Under the new charter, no pupil will be forced to repeat the year for disciplinary reasons, and any sanction a school takes should be in proportion to the offence. Expulsion, the traditional last resort, will also be outlawed: the maximum penalty becomes a temporary suspension.
The charter was drawn up a year ago by education minister Luigi Berlinguer. As a former communist in Italy's first left-wing government, he has been anxious to get rid of fascist legacies. But his draft was criticised by teachers who complained it was tipped too far in favour of pupils' rights rather than their duties.

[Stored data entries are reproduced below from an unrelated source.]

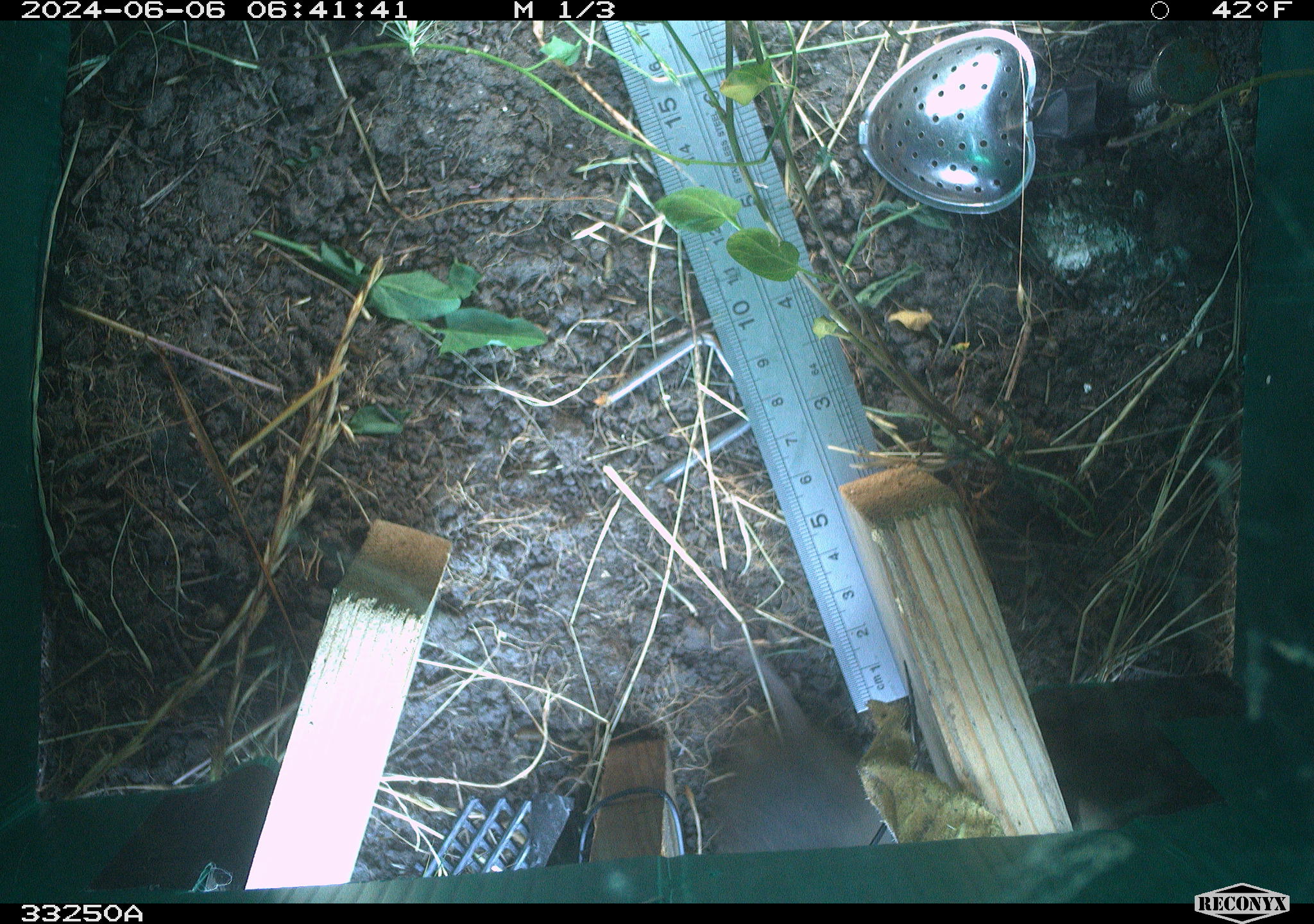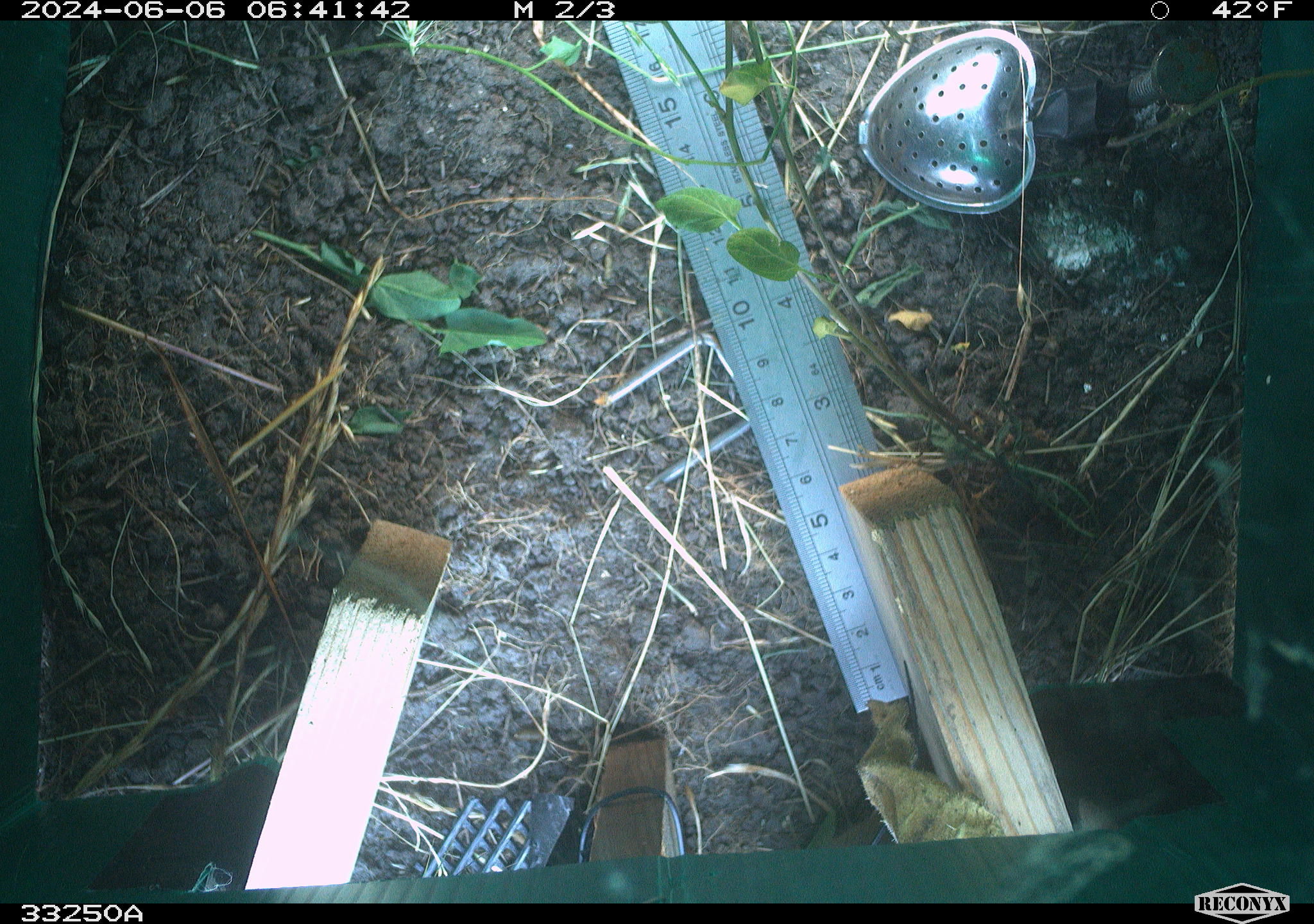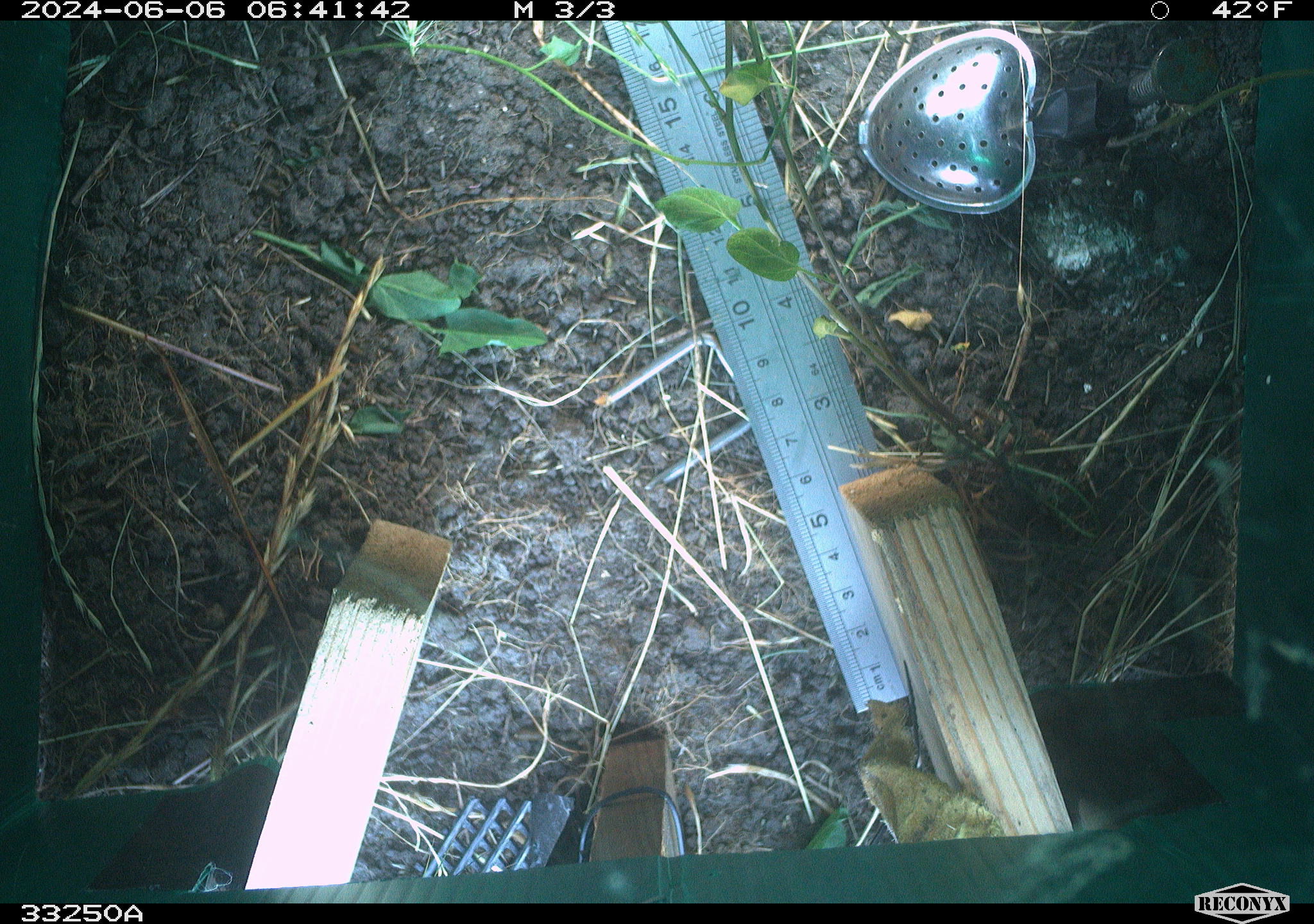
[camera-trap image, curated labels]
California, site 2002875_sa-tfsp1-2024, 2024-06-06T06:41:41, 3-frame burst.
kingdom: Animalia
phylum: Chordata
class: Mammalia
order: Rodentia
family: Cricetidae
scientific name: Arvicolinae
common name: voles, lemmings, and muskrats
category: arvicolinae subfamily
Arvicolinae subfamily (voles, lemmings, and muskrats) (Arvicolinae).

The revised version redresses the balance. It lists the obligations pupils have towards their school - such as attendance, respect for teachers and equipment, and care for the school environment - as well as specifying the sanctions a school can inflict on transgressors. These could take the form of "socially-useful" tasks such as cleaning a playground.
In the case of vandalism - a sore subject, since a number of schools have been damaged in recent pupil protests - parents will have to pay for repairs.
But pupils also acquire rights. These include the right to be consulted on organisational decisions - such as the rearrangement of the school week over five days instead of six - and the right to meet on school premises.